Even if some of it freaks her out a little.

 

 

“One of our freshmen was sitting in the COG and heard someone say they saw me driving,” Frieson reported, “and they were going to follow me so they could say congratulations, but they decided it would be too creepy. That was pretty weird to hear.”

 

 

So while the tournament needs her, Viv is not quite ready to go viral.

 

 

The reality is, as grand a stage as this is for Frieson and the Bulldogs -- who will try to keep stoking the upset express tonight when they meet Xavier in the NCAA West Regional semifinals -- it is not a No. 1 seed in her own bracket.

 

 

“The journey is amazing -- it's incredible,” she said. “But when I stop and think in the big picture, it's something pretty small for me. As big as this is, it's very important to me for my mom to see me walk down the aisle, walk up on that stage and get my degree.”

 

 

Julien Washington raised four children by herself, putting herself through school at Olympic College in Bremerton, landing a job at the Puget Sound Naval Shipyard. Her kids had direction and discipline, food and care and clothes.

 

 

“And shoes, which wasn't easy,” Frieson said, smiling, “because we grew so fast. I have a brother 6-

foot-2, another 6-4 and a sister 5-10. We grew out of everything fast.”

 

 

Frieson is not matter of fact about what she had -- not the least of it being opportunity -- because she is not matter of fact about what she didn't have, in particular a relationship with her father. Tyrone Frieson spent the first 16 years of his daughter's life in an Ohio prison on a drug-related conviction (“it was something that was never discussed,” she said). She met him for the first time upon his release, and never again.

 

 

“We have a small relationship -- very small, kind of like a distant friendship,” she said.

 

 

He will pop up on her Facebook page and there will be “scattered calls.” But she said he has never made an attempt to see her play, even when the Zags' schedule took them to the Midwest or East  “and for me, that was kind of a turning point.
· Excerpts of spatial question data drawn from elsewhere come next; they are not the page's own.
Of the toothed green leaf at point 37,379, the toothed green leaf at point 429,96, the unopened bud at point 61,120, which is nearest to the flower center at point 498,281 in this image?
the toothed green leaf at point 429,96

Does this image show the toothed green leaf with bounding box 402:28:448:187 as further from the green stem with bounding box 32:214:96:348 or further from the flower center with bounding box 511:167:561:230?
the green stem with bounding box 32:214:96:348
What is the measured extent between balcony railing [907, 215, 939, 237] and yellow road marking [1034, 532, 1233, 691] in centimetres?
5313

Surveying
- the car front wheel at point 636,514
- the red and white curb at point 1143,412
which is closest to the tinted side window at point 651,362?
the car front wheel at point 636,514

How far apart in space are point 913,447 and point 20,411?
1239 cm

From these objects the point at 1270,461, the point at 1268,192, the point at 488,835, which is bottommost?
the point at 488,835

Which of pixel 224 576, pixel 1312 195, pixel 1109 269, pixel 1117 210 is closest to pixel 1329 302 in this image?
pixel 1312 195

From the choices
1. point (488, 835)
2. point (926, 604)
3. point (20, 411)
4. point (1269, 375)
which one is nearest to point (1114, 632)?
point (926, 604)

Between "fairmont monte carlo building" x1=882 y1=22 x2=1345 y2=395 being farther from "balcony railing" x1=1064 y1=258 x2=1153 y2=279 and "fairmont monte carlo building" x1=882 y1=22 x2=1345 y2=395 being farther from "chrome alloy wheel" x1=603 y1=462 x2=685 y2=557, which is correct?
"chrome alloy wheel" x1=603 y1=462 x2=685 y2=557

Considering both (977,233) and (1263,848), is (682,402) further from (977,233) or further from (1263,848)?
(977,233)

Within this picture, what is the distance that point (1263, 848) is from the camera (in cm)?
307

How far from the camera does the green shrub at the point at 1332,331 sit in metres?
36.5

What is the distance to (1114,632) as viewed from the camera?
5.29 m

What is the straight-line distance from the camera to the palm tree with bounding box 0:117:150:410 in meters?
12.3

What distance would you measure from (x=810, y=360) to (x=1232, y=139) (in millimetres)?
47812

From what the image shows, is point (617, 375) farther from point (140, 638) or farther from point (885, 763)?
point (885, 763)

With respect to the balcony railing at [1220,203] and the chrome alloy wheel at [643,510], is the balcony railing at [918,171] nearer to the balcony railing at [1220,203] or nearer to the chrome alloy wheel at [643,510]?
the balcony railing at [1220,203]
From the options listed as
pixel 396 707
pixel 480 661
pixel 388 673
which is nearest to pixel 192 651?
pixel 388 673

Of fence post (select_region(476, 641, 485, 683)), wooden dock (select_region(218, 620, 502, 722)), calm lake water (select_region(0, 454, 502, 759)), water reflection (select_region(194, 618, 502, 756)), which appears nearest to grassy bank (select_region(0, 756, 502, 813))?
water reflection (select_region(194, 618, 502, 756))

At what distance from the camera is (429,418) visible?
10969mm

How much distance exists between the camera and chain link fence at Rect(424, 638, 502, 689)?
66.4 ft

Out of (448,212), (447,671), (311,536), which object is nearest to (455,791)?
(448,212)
After all those years, I didn't think the effort to have a relationship should always be on me.

 

 

“He'll congratulate me on games, but other than that we don't know much about each other.”

 

 

It's impossible to know how much of that experience has shaped her, or even her game. She has been sustained by family support and found father figures in basketball coaches, from her youngest AAU days on up through Gonzaga coach Kelly Graves, who helped cajole her through a tumultuous first year in  Spokane. But as Shives noted, “She's one of those players who never backs down and has an edge to her.”

 

 

But not always a hard edge.

 

 

“Being the first in my family to graduate is important for my mother to see,” Frieson said. “It shows her  that what she's been doing has been right and that her sacrifices mattered. How I've done in basketball shows my discipline and hard work and that shows her, as well. But the fact I can do something no one in my family has done is more important than that.”

 

 

The face of possibility. Thinking again, maybe the men's tournament needs a Vivian Frieson.